▶ [Tasks to perform]:
**1)** Using the data utilities documentation, decide whether each statement agrees with it, answering yes or no and quoting the words that settle it. (a) MelPowerSpectrumExtractor is the abstract interface. (b) The short-time Fourier transform is computed with a Hann window. (c) The pipeline works on raw stereo waveforms.
**2)** Please reproduce a passage of the data utilities documentation verbatim, starting at "Data Utilities¶" and ending at "autoencoder. INTERSPEECH 2013.".
**3)** Write the next part of the data utilities documentation, picking up after its final line.

▶ [Selected extract]:
-- START --
Data Utilities¶

The libdse.data sub-package contains everything needed to load and pre-process audio data for training:

Feature Extraction — `libdse.data.features`¶

Feature extraction utilities for log-mel power spectrograms.

This module provides the abstract BaseExtractor interface and the concrete MelPowerSpectrumExtractor implementation used to build training samples for the denoising autoencoder (DAE).

The feature pipeline converts raw mono waveforms into fixed-width log-mel power spectrogram vectors following the approach described in:

Lu, X., Tsao, Y., Matsuda, S., & Hori, C. (2013). Speech enhancement based on deep denoising autoencoder. INTERSPEECH 2013.

Pipeline summary¶

Compute the short-time Fourier transform (STFT) with a Hann window.
Project the magnitude-squared spectrum onto a mel filterbank.
-- END --
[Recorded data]
-- START --
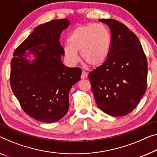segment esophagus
Here are the masks:
<instances>
[{"instance_id":"1","label":"esophagus","mask_w":157,"mask_h":157,"mask_svg":"<svg viewBox=\"0 0 157 157\" xmlns=\"http://www.w3.org/2000/svg\"><path fill=\"white\" fill-rule=\"evenodd\" d=\"M88 77V73L87 72H86L85 71H82V75H81V78L82 79H85Z\"/></svg>"}]
</instances>
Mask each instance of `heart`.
<instances>
[{
    "instance_id": "b5f03b06",
    "label": "heart",
    "mask_w": 157,
    "mask_h": 157,
    "mask_svg": "<svg viewBox=\"0 0 157 157\" xmlns=\"http://www.w3.org/2000/svg\"><path fill=\"white\" fill-rule=\"evenodd\" d=\"M63 47V55L71 64L82 59L92 67L101 66L106 62L111 49V39L108 29L102 24L82 25L73 29Z\"/></svg>"
}]
</instances>
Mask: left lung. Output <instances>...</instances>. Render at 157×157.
<instances>
[{
    "mask_svg": "<svg viewBox=\"0 0 157 157\" xmlns=\"http://www.w3.org/2000/svg\"><path fill=\"white\" fill-rule=\"evenodd\" d=\"M109 27V57L89 74L98 106L111 116H123L136 108L147 89V61L132 32L113 19L99 20Z\"/></svg>",
    "mask_w": 157,
    "mask_h": 157,
    "instance_id": "1",
    "label": "left lung"
}]
</instances>
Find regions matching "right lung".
<instances>
[{
    "label": "right lung",
    "mask_w": 157,
    "mask_h": 157,
    "mask_svg": "<svg viewBox=\"0 0 157 157\" xmlns=\"http://www.w3.org/2000/svg\"><path fill=\"white\" fill-rule=\"evenodd\" d=\"M67 19L37 26L15 49L11 60L10 85L27 115L43 123L57 122L69 109V92L80 80L82 70L66 67L60 44Z\"/></svg>",
    "instance_id": "add662e5"
}]
</instances>
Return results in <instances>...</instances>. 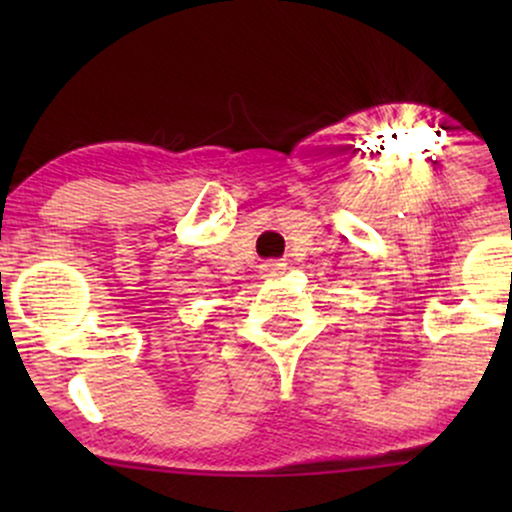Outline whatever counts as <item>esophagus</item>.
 Segmentation results:
<instances>
[{
    "instance_id": "34e87169",
    "label": "esophagus",
    "mask_w": 512,
    "mask_h": 512,
    "mask_svg": "<svg viewBox=\"0 0 512 512\" xmlns=\"http://www.w3.org/2000/svg\"><path fill=\"white\" fill-rule=\"evenodd\" d=\"M262 276H267V279H272V276H279L281 272H284L286 269V264L284 262H279V260H267L262 264Z\"/></svg>"
}]
</instances>
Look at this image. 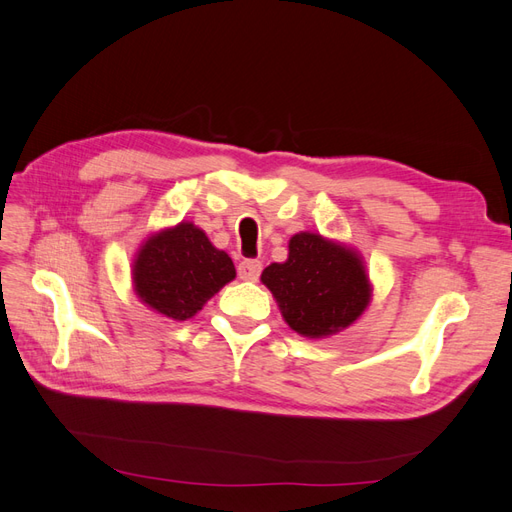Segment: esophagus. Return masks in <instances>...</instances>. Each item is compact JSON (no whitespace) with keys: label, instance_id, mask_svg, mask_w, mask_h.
<instances>
[{"label":"esophagus","instance_id":"34e87169","mask_svg":"<svg viewBox=\"0 0 512 512\" xmlns=\"http://www.w3.org/2000/svg\"><path fill=\"white\" fill-rule=\"evenodd\" d=\"M239 277L241 280H245V282H254V280H258V275H260V271H262V265L258 260H243V262H239Z\"/></svg>","mask_w":512,"mask_h":512}]
</instances>
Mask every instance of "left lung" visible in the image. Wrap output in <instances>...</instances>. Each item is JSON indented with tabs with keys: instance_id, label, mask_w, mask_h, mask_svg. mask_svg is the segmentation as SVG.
I'll return each mask as SVG.
<instances>
[{
	"instance_id": "8db88e82",
	"label": "left lung",
	"mask_w": 512,
	"mask_h": 512,
	"mask_svg": "<svg viewBox=\"0 0 512 512\" xmlns=\"http://www.w3.org/2000/svg\"><path fill=\"white\" fill-rule=\"evenodd\" d=\"M260 282L271 290L288 327L309 339L348 329L374 294L354 247L309 230L290 237L288 258L271 262Z\"/></svg>"
}]
</instances>
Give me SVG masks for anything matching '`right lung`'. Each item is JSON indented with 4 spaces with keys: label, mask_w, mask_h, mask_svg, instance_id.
Instances as JSON below:
<instances>
[{
    "label": "right lung",
    "mask_w": 512,
    "mask_h": 512,
    "mask_svg": "<svg viewBox=\"0 0 512 512\" xmlns=\"http://www.w3.org/2000/svg\"><path fill=\"white\" fill-rule=\"evenodd\" d=\"M237 277L235 265L194 222L149 235L132 260L134 294L168 320H190Z\"/></svg>",
    "instance_id": "add662e5"
}]
</instances>
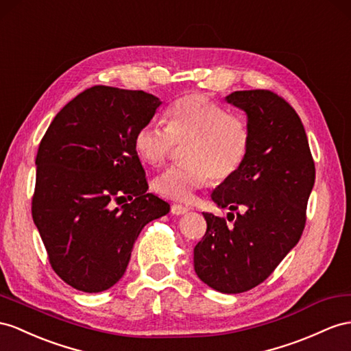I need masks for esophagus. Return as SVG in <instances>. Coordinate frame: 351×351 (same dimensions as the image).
Returning a JSON list of instances; mask_svg holds the SVG:
<instances>
[{"label": "esophagus", "mask_w": 351, "mask_h": 351, "mask_svg": "<svg viewBox=\"0 0 351 351\" xmlns=\"http://www.w3.org/2000/svg\"><path fill=\"white\" fill-rule=\"evenodd\" d=\"M170 210H172L173 215H184L190 210V208H188V206H182V204H172V209Z\"/></svg>", "instance_id": "esophagus-1"}]
</instances>
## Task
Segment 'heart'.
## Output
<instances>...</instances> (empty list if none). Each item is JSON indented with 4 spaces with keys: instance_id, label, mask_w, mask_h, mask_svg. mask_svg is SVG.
<instances>
[{
    "instance_id": "heart-1",
    "label": "heart",
    "mask_w": 351,
    "mask_h": 351,
    "mask_svg": "<svg viewBox=\"0 0 351 351\" xmlns=\"http://www.w3.org/2000/svg\"><path fill=\"white\" fill-rule=\"evenodd\" d=\"M165 128L143 124L134 133L136 156L149 166L163 165L175 147H182L185 166L169 167L152 188L165 199L191 200L194 191L210 181L223 182L245 163L250 130L239 115L199 93L176 99L165 112Z\"/></svg>"
}]
</instances>
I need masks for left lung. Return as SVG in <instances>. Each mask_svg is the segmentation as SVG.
Segmentation results:
<instances>
[{
    "mask_svg": "<svg viewBox=\"0 0 351 351\" xmlns=\"http://www.w3.org/2000/svg\"><path fill=\"white\" fill-rule=\"evenodd\" d=\"M226 99L247 114L250 148L212 200L245 213H228L232 226L203 213L208 228L194 247V269L212 289L240 293L263 283L300 241L316 169L301 119L282 96L259 88Z\"/></svg>",
    "mask_w": 351,
    "mask_h": 351,
    "instance_id": "left-lung-1",
    "label": "left lung"
}]
</instances>
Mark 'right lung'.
<instances>
[{"label":"right lung","mask_w":351,"mask_h":351,"mask_svg":"<svg viewBox=\"0 0 351 351\" xmlns=\"http://www.w3.org/2000/svg\"><path fill=\"white\" fill-rule=\"evenodd\" d=\"M160 104L142 90L90 87L62 108L40 142L32 219L51 268L77 291L119 282L142 228L170 210L147 193L133 148Z\"/></svg>","instance_id":"obj_1"}]
</instances>
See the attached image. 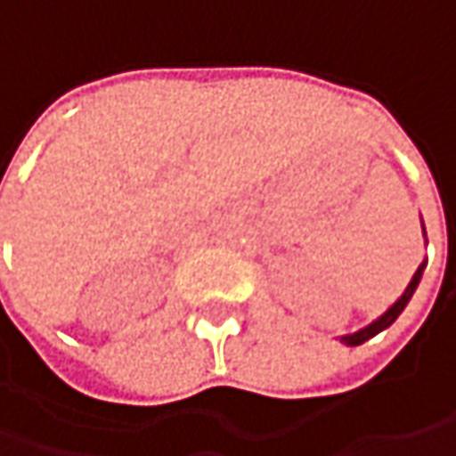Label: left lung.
Masks as SVG:
<instances>
[{
  "label": "left lung",
  "mask_w": 456,
  "mask_h": 456,
  "mask_svg": "<svg viewBox=\"0 0 456 456\" xmlns=\"http://www.w3.org/2000/svg\"><path fill=\"white\" fill-rule=\"evenodd\" d=\"M427 236V233H424ZM424 269H427V261L416 269V273H413V279L409 281V287H406V291L398 297V302H395L394 306H388L378 320H373V322L368 324V327H362V330H358V332H353V335H342L340 342H345V345H350V347H355V345H360V342L370 340V338H376L378 332H383L386 327H391V324L398 320V314L403 312V306L409 305V299L413 297V291H416V287H419V281H421V273H424Z\"/></svg>",
  "instance_id": "8db88e82"
}]
</instances>
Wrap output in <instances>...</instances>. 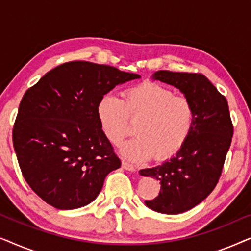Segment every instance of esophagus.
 I'll return each mask as SVG.
<instances>
[{
	"instance_id": "obj_1",
	"label": "esophagus",
	"mask_w": 251,
	"mask_h": 251,
	"mask_svg": "<svg viewBox=\"0 0 251 251\" xmlns=\"http://www.w3.org/2000/svg\"><path fill=\"white\" fill-rule=\"evenodd\" d=\"M122 168H123V169L128 170V171H132V173H135V171H136L135 167H132L131 164H129L128 162H126V161H122Z\"/></svg>"
}]
</instances>
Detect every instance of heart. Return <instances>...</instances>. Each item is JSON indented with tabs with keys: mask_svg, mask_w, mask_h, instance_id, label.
I'll return each mask as SVG.
<instances>
[{
	"mask_svg": "<svg viewBox=\"0 0 251 251\" xmlns=\"http://www.w3.org/2000/svg\"><path fill=\"white\" fill-rule=\"evenodd\" d=\"M100 129L113 145H120L130 133V122L136 125V138L125 143L121 154L132 162L154 156H173L187 142L193 129L195 112L191 100L176 96L162 85L144 82L123 91L122 100L104 96L97 105Z\"/></svg>",
	"mask_w": 251,
	"mask_h": 251,
	"instance_id": "1",
	"label": "heart"
}]
</instances>
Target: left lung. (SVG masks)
Returning <instances> with one entry per match:
<instances>
[{
  "label": "left lung",
  "instance_id": "obj_1",
  "mask_svg": "<svg viewBox=\"0 0 251 251\" xmlns=\"http://www.w3.org/2000/svg\"><path fill=\"white\" fill-rule=\"evenodd\" d=\"M152 78L179 89L194 106L193 129L184 146L163 163L139 171L161 184L159 195L145 201L147 207L177 215L194 208L214 191L231 146L233 126L227 100L204 75L157 71Z\"/></svg>",
  "mask_w": 251,
  "mask_h": 251
}]
</instances>
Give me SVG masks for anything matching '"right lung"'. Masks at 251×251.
I'll use <instances>...</instances> for the list:
<instances>
[{
	"instance_id": "add662e5",
	"label": "right lung",
	"mask_w": 251,
	"mask_h": 251,
	"mask_svg": "<svg viewBox=\"0 0 251 251\" xmlns=\"http://www.w3.org/2000/svg\"><path fill=\"white\" fill-rule=\"evenodd\" d=\"M138 74L90 61H70L25 92L12 131L23 176L47 203L60 210L84 207L121 167L102 133L97 105L116 85Z\"/></svg>"
}]
</instances>
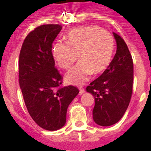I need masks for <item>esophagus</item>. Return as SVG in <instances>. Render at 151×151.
-- END --
▶ [Outputs for the tasks]:
**1)**
(a) No: "the abstract BaseExtractor interface and the concrete MelPowerSpectrumExtractor implementation"
(b) Yes: "Compute the short-time Fourier transform (STFT) with a Hann window."
(c) No: "converts raw mono waveforms"

**2)**
Data Utilities¶

The libdse.data sub-package contains everything needed to load and pre-process audio data for training:

Feature Extraction — `libdse.data.features`¶

Feature extraction utilities for log-mel power spectrograms.

This module provides the abstract BaseExtractor interface and the concrete MelPowerSpectrumExtractor implementation used to build training samples for the denoising autoencoder (DAE).

The feature pipeline converts raw mono waveforms into fixed-width log-mel power spectrogram vectors following the approach described in:

Lu, X., Tsao, Y., Matsuda, S., & Hori, C. (2013). Speech enhancement based on deep denoising autoencoder. INTERSPEECH 2013.

**3)**
Divide the resulting mel spectrogram into non-overlapping temporal windows of chunks_per_feature frames; discard incomplete trailing windows.
Flatten each window into a 1-D vector of length n_mels * chunks_per_feature.

When a DEMANDNoiseDataset is supplied to MelPowerSpectrumExtractor, a noisy copy of the waveform is synthesised on the fly by add_noise_snr(). The returned training pair is then (noisy_feature, clean_feature) instead of (clean_feature, clean_feature).

Classes¶

BaseExtractor — Abstract base; subclass to define custom extractors.
MelPowerSpectrumExtractor — Log-mel power spectrum extractor.
MagnitudePowerSpectrumExtractor — Raw magnitude power spectrum extractor.

Typical usage¶

from pathlib import Path
from libdse.data.features import MelPowerSpectrumExtractor
from libdse.data.noise import DEMANDNoiseDataset, DEMANDNoiseType

noise_ds = DEMANDNoiseDataset(
    entry_point=Path("data/noise/DEMAND"),
    noise_types=DEMANDNoiseType.ALL,
)
extractor = MelPowerSpectrumExtractor(
    sampling_rate=16_000,
    window_length=512,
    hop_length=128,
    n_mels=40,
    chunks_per_feature=7,
    noise=noise_ds,
)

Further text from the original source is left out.